There were 604 households, out of which 36.8% had children under the age of 18 living with them, 69.7% were married couples living together, 8.8% had a female householder with no husband present, and 17.9% were non-families. 14.1% of all households were made up of individuals, and 5.3% had someone living alone who was 65 years of age or older. The average household size was 2.87 and the average family size was 3.14.
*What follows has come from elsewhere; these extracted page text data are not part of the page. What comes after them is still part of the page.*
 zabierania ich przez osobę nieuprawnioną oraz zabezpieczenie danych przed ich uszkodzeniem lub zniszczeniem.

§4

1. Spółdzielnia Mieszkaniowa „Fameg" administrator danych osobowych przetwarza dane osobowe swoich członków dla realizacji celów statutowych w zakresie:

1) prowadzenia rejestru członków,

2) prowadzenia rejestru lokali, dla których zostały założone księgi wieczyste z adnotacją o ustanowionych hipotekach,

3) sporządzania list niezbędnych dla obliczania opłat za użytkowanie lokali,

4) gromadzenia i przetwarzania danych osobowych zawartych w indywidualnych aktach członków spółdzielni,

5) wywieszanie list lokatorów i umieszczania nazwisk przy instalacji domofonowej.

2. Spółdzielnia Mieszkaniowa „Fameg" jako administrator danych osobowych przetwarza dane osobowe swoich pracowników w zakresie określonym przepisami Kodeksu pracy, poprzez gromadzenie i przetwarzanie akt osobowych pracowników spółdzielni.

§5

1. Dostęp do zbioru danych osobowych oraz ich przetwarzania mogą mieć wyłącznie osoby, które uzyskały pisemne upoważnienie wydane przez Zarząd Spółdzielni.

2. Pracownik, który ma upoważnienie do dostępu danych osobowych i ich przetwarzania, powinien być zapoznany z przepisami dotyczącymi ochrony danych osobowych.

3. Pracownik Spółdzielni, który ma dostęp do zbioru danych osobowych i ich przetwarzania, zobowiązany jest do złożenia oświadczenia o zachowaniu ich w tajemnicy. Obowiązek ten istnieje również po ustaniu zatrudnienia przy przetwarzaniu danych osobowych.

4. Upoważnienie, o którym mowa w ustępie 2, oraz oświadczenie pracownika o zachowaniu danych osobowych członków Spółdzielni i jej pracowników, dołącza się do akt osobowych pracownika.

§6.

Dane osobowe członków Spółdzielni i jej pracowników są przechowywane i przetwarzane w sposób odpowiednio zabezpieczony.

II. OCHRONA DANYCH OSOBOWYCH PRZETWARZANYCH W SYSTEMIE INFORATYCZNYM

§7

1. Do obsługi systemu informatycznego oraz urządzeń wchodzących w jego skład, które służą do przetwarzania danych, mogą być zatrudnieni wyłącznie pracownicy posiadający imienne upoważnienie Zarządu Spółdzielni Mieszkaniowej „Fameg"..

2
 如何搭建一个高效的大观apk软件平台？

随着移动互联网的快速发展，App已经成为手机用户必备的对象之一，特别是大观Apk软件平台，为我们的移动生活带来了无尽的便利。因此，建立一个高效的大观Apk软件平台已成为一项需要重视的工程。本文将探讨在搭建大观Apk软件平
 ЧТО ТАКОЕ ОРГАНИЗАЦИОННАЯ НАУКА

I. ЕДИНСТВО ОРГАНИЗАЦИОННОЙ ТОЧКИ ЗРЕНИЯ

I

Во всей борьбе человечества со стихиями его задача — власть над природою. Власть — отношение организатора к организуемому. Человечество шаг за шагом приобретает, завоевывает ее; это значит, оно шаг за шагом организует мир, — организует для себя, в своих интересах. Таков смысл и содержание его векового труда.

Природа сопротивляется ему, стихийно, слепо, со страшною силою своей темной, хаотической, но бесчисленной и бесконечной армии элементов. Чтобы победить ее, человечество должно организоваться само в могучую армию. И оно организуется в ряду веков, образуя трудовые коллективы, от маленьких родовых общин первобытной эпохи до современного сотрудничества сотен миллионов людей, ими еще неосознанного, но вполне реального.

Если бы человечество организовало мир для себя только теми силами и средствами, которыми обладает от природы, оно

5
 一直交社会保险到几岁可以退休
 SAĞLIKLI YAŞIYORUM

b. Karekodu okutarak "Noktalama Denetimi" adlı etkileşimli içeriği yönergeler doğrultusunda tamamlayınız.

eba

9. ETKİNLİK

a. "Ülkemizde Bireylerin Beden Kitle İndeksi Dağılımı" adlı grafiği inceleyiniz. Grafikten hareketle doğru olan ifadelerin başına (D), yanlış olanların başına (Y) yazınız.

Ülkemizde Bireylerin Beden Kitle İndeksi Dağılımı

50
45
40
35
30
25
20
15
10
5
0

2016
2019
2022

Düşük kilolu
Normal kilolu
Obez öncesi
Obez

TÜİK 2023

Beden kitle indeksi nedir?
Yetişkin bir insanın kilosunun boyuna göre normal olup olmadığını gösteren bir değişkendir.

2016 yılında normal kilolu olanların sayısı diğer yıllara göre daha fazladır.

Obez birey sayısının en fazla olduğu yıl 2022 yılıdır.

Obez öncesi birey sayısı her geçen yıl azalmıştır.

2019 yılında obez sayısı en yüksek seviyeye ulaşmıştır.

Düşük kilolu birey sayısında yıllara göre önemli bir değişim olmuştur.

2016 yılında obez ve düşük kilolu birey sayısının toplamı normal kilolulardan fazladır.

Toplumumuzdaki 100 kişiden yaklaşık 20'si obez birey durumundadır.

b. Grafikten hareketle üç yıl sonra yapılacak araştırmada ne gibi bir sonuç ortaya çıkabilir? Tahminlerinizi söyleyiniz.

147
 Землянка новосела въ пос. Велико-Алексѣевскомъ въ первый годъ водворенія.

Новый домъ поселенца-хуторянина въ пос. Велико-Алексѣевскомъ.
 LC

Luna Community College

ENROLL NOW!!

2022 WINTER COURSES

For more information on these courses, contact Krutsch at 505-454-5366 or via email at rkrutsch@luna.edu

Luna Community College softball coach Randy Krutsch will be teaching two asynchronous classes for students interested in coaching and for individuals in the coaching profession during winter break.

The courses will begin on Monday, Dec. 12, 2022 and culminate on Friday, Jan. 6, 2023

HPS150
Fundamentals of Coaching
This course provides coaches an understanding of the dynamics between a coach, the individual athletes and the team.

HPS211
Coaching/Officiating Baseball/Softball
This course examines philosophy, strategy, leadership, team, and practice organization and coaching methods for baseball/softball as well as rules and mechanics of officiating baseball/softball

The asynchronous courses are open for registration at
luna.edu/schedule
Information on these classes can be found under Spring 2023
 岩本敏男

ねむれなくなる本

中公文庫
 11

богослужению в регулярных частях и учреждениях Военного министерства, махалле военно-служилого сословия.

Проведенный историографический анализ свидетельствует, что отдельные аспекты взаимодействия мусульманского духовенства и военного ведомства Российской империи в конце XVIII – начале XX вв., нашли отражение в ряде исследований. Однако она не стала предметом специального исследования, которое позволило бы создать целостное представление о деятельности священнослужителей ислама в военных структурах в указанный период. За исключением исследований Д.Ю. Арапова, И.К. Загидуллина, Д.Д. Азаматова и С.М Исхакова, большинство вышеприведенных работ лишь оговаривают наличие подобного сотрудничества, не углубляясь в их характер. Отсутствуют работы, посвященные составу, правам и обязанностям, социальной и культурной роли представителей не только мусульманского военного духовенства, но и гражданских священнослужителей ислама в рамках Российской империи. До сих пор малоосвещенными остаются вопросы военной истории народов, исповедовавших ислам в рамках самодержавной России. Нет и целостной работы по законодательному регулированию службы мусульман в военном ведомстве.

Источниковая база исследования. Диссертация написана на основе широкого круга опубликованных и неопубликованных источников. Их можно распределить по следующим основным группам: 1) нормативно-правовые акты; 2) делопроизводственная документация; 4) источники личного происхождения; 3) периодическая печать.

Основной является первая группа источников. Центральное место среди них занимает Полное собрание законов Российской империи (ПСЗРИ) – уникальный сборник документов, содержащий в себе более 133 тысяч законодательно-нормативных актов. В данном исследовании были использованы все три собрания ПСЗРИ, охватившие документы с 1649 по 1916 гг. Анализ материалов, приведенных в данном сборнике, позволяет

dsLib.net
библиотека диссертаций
In the township the population was spread out, with 25.6% under the age of 18, 8.9% from 18 to 24, 28.0% from 25 to 44, 29.3% from 45 to 64, and 8.2% who were 65 years of age or older. The median age was 37 years. For every 100 females, there were 109.8 males. For every 100 females age 18 and over, there were 106.6 males.

The median income for a household in the township was $44,044, and the median income for a family was $49,559. Males had a median income of $36,250 versus $20,592 for females. The per capita income for the township was $17,306. About 7.4% of families and 10.5% of the population were below the poverty line, including 10.9% of those under age 18 and 11.8% of those age 65 or over.